• **Exercise**: From the line with "Obraz na plátne" to the line with "Punte in Acciaio", output every line below exactly, both ends included. Skip the pictures.

Collection entries
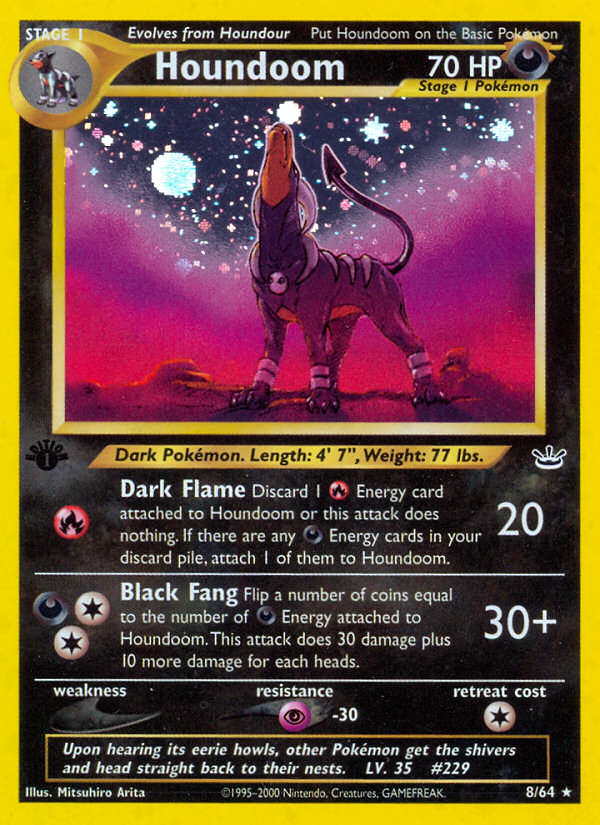 Houndoom - Neo Revelation - #8 (1st Edition)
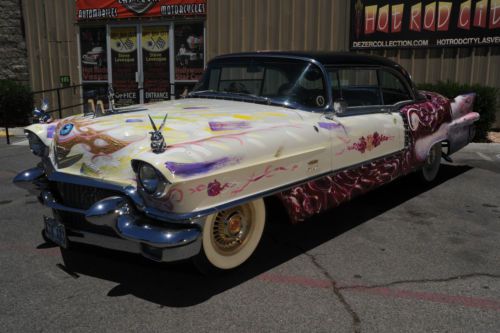 1956 cadillac el dorado seville pop art car by tony halme aka &#034;heiko the cry&#034;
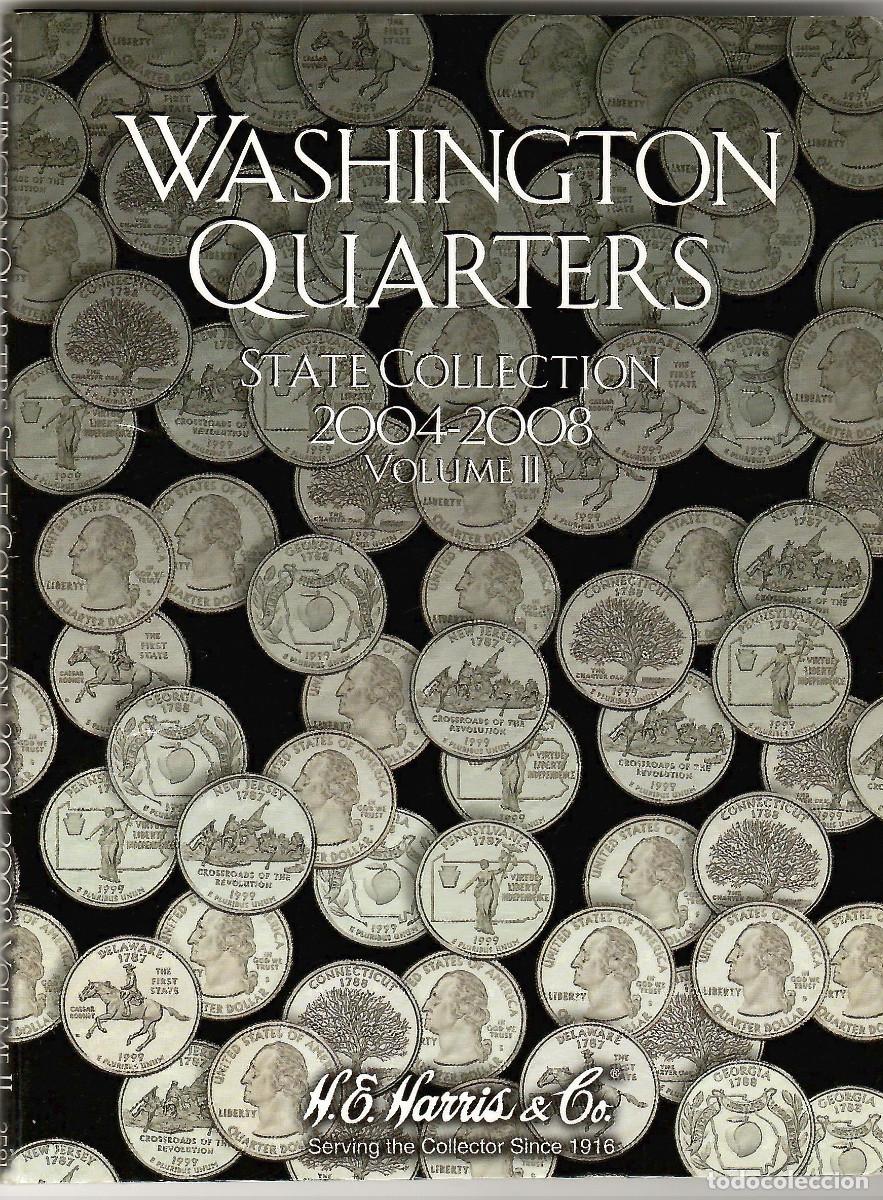 Monedas antiguas de Am&eacute;rica: Cartera tr&iacute;ptico 1/4 dolar USA &rdquo;Estados&rdquo; Tomo II 2004/2008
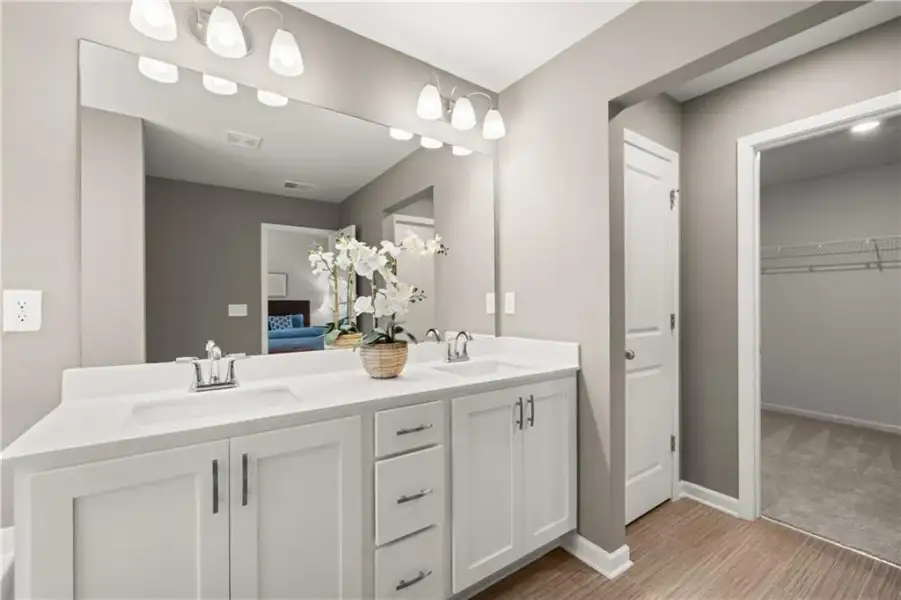 Furnished interior view inside a new home in Walden Park – The Retreat, Jonesboro (Image 31).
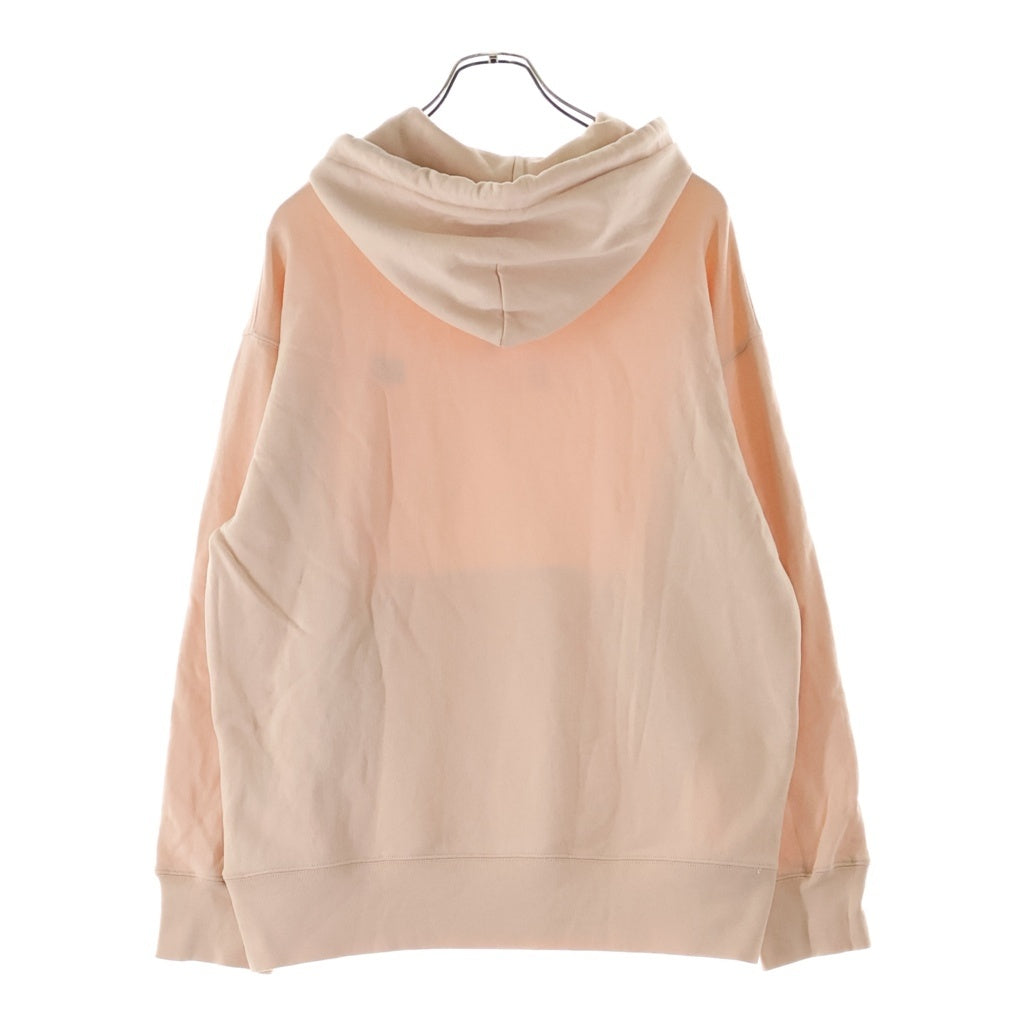 Acne Studios(アクネ ストゥディオズ) フェイス ロゴ パッチ ドローストリング プルオーバー フーデッド スウェット パーカー ピンク FA-UX-SWEA000078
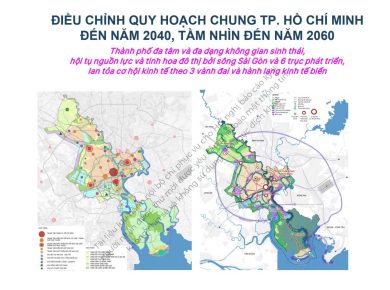 ĐIỀU CHỈNH QUY HOẠCH CHUNG TP. HỒ CHÍ MINH ĐẾN NĂM 2040, TẦM NHÌN ĐẾN NĂM 2060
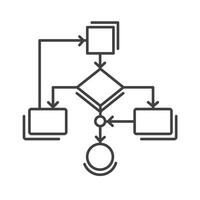 Algorithmus rechnerisch Logik Vektor Symbol Design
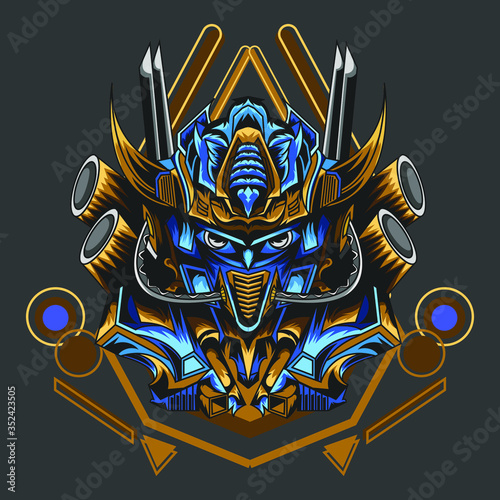 Obraz na plátne logo Optimus prime apparel icon, a personal logo, esport logo, and others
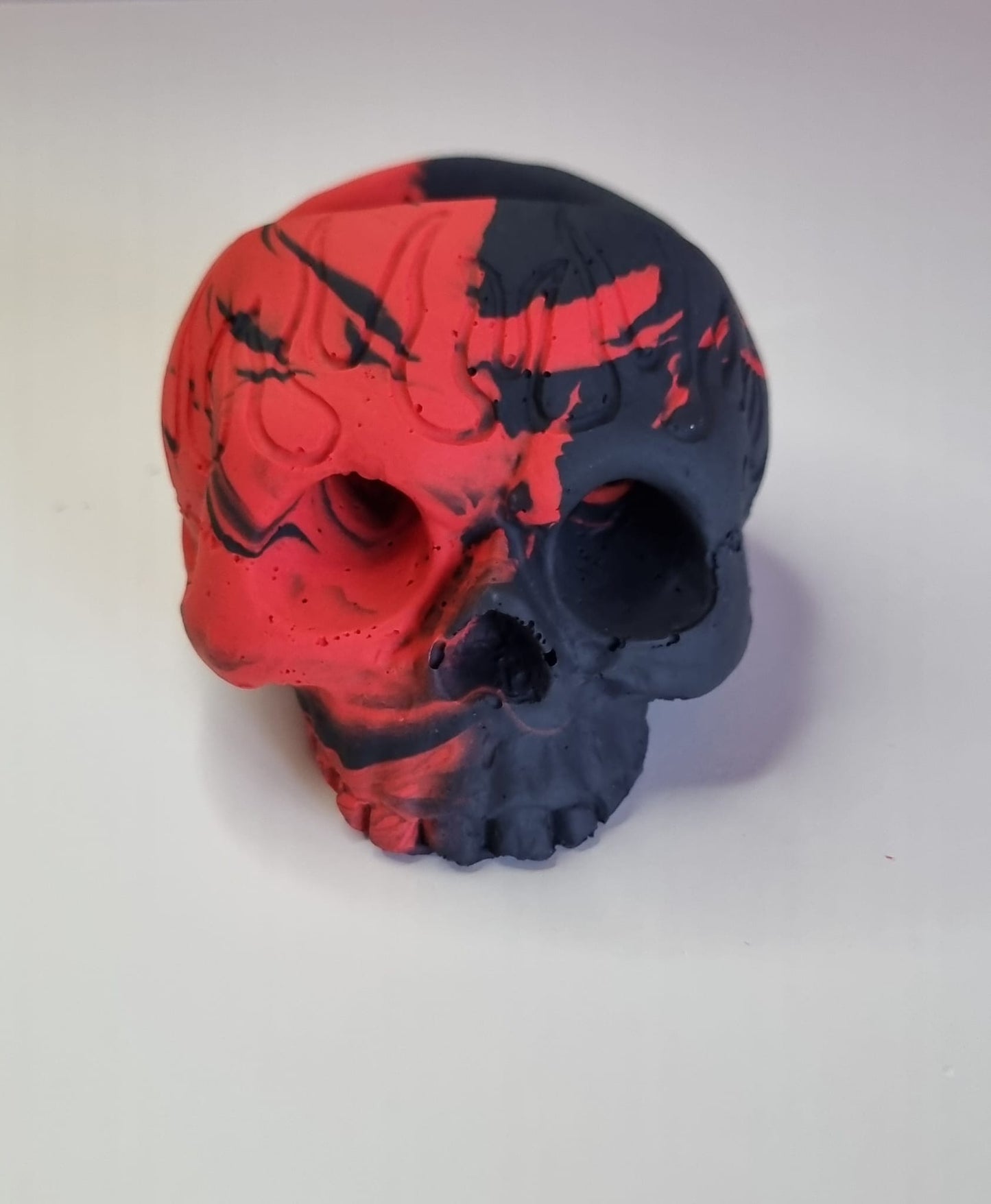 Halloween Skull Tea Light Holder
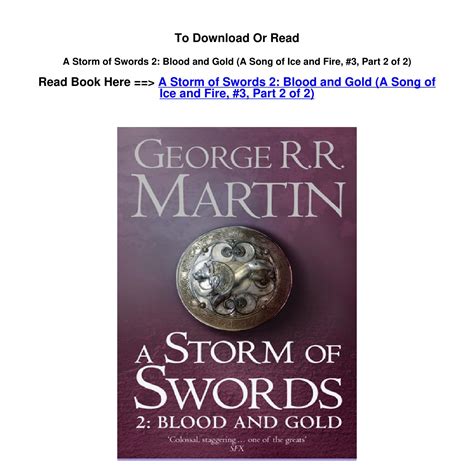 download pdf A Storm of Swords 2 Blood and Gold A Song of Ice and Fire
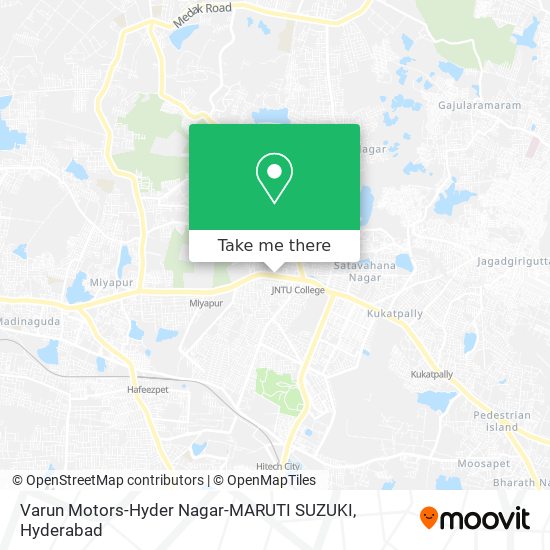 Varun Motors-Hyder Nagar-MARUTI SUZUKI map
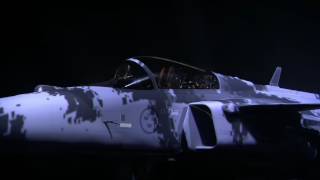 Saab Unveils the New Gripen E Smart Fighter [upl. by Bohs]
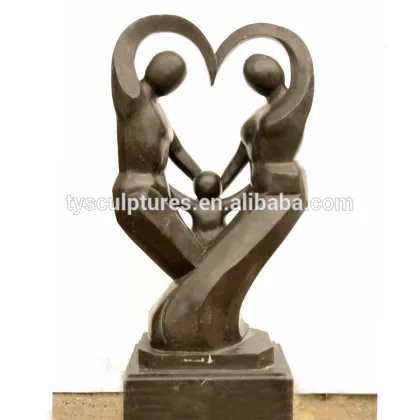 Family sculpture abstract sandstone handmade figure love couple embrace statue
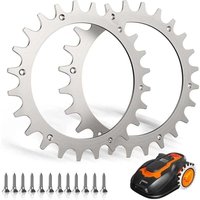 Punte in Acciaio Inox per Worx Modello L, Tacchetti in Acciaio Inox per Worx Landroid L - Dimensioni Ruota 225 mm - 12 Viti in Acciaio Inox - per von TRIMEC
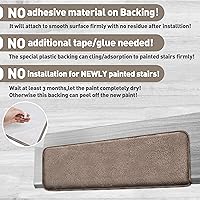Vista 7 de PURE ERA - Alfombras para peldaños, de felpa suave, con bordes redondeados, de interiores, aptas para mascotas, antideslizantes, sin cinta, lavables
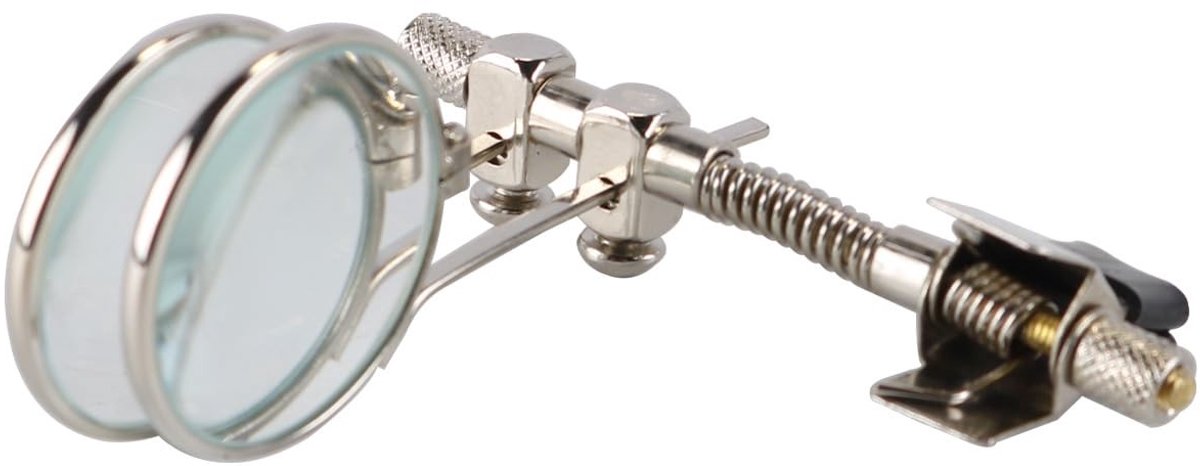 Dailygoods - Clip-on Vergrootglas voor Brillenmonturen met 5x en 10x Vergroting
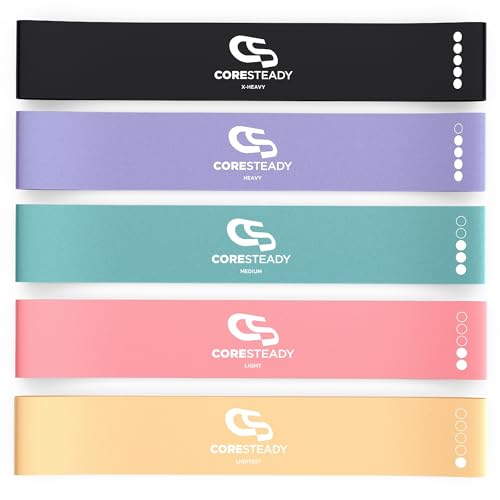Coresteady Bande Élastique Fitness - Bandes Elastiques Musculation - Bande Résistance Fitness pour Entraînement Abdo Fessier - Rééducation Physique - pour Homme & Femme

• **Written solution**:
 Obraz na plátne logo Optimus prime apparel icon, a personal logo, esport logo, and others
 Halloween Skull Tea Light Holder
 download pdf A Storm of Swords 2 Blood and Gold A Song of Ice and Fire
 Varun Motors-Hyder Nagar-MARUTI SUZUKI map
 Saab Unveils the New Gripen E Smart Fighter [upl. by Bohs]
 Family sculpture abstract sandstone handmade figure love couple embrace statue
 Punte in Acciaio Inox per Worx Modello L, Tacchetti in Acciaio Inox per Worx Landroid L - Dimensioni Ruota 225 mm - 12 Viti in Acciaio Inox - per von TRIMEC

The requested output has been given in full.